Networkers, I am sitting here pie-eyed watching the Opening Ceremony of the Commonwealth Games in Delhi. It has been a sporting day because, as a dedicated Rugby League fan, I watched the Rugby League Grand Final come to a satisfying conclusion with St. George Illawarra (The Dragons)coached by that modern-day hero, Wayne Bennett, winning an absolutely marvellous game. Congratulations to The Roosters for providing such strong competition.
I sit here to-night watching the nations of the Commonwealth of Nations entering the Jawaharlal Nehru Stadium. The lead up to the opening ceremony focussed on the insufficiencies of the athletes' accommodation. To-night as I watched nations from around the globe coming into the stadium, I was reminded once again about what the Commonwealth Games and the Olympic Games are all about. They are to be joyous competitive sporting events devoid of international politics. The Australian athletes arrived to be pleasantly surprised with what awaited them. It seems that in spite of or because of all the controversy, all with be well for the athletes - all manner of things will be well.
I know we were concerned and I think our concern was compounded with memories of terrorism in India in 2008.
We did forget something of our own history, though. In 2000, Sydney staged a successful Summer Olympics which was declared the best ever, and is still remarkable in spite of two other Summer Olympics since then. Those Olympics in Sydney were held for two weeks followed closely by the paralympics. When we think back, our memories become a bit like the memories surrounding childbirth.
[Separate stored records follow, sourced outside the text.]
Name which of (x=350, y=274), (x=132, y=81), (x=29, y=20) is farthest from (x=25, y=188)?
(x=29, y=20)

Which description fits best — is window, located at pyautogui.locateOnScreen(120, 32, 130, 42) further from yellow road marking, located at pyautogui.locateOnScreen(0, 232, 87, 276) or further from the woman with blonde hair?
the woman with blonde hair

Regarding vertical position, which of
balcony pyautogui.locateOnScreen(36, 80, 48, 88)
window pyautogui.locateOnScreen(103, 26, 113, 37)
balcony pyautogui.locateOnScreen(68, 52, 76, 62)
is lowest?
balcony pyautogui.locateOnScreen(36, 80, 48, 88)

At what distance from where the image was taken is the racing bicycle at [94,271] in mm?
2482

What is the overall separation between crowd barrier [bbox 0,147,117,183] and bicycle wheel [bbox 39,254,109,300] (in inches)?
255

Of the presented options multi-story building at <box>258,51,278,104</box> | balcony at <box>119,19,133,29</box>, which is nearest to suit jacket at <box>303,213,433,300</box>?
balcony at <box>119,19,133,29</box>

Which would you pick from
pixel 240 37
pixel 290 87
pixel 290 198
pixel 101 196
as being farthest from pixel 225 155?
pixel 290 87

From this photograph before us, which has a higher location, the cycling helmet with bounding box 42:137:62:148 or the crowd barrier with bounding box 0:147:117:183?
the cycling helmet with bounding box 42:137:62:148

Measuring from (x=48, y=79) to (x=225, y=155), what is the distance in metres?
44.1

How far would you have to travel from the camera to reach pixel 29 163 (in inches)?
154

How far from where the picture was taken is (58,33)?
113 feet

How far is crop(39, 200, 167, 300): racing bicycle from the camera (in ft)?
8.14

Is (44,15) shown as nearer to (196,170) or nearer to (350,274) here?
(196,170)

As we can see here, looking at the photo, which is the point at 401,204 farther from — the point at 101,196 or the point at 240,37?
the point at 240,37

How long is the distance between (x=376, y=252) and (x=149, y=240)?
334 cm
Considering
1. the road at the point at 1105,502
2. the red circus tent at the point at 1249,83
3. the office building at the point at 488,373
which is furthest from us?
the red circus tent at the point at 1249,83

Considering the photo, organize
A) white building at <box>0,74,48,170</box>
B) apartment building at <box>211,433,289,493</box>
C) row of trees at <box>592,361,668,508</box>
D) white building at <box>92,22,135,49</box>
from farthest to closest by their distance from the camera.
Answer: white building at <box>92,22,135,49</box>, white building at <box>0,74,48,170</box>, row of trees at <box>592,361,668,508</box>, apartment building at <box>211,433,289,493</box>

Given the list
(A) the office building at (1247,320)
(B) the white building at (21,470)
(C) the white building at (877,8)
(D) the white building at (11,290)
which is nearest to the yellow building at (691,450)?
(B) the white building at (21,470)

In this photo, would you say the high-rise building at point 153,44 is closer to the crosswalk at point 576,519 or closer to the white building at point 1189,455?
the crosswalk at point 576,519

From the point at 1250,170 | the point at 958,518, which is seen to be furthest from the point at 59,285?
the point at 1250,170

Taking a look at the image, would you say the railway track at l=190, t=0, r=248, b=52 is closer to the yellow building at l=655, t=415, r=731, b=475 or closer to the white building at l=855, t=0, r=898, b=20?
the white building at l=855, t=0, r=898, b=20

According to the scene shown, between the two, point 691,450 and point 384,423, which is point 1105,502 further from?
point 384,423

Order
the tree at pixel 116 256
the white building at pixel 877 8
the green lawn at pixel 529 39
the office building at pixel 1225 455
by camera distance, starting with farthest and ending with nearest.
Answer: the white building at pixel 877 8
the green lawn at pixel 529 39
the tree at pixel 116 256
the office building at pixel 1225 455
We forget what led up to the successful event. We forget the pain, the agonies.
Michael Knight was the Minister for Sport as Sydney prepared for the Olympics. There were all sorts of disagreements within the team preparing for the Olympics. It was reported that, in the Christmas-New Year break early in 2000, Michael Knight discussed his situation with his family. He is supposed to have explained to them that, if he was to continue in his role, there would be a lot of unpalatable and hurtful discussion in the media.
Michael Knight continued in his role - but it cost him his political career in the end. Michael Knight may never have become Premier of New South Wales... but he would have been a contender. The toughness required to get the Olympic show on the road did not lay a good foundation for winning friends and influencing people, for developing the relationships necessary for a successful leadership role in politics.
The Olympic Games was no automatic economic panacea for Sydney. I lived in Elizabeth Bay at the time and long-standing landmark tourist accommodation was, in the wake of the Olympics, turned into residential apartments. Overall, there was an economic let-down, not an economic windfall as was hoped.
So we remember the happiness of the event - and the friendliness that surrounded it. People travelling on City Rail were friendly, cheerful, and spoke to one another for two weeks. After that it was back to the early morning Sydney sullenness and hiding behind newspapers!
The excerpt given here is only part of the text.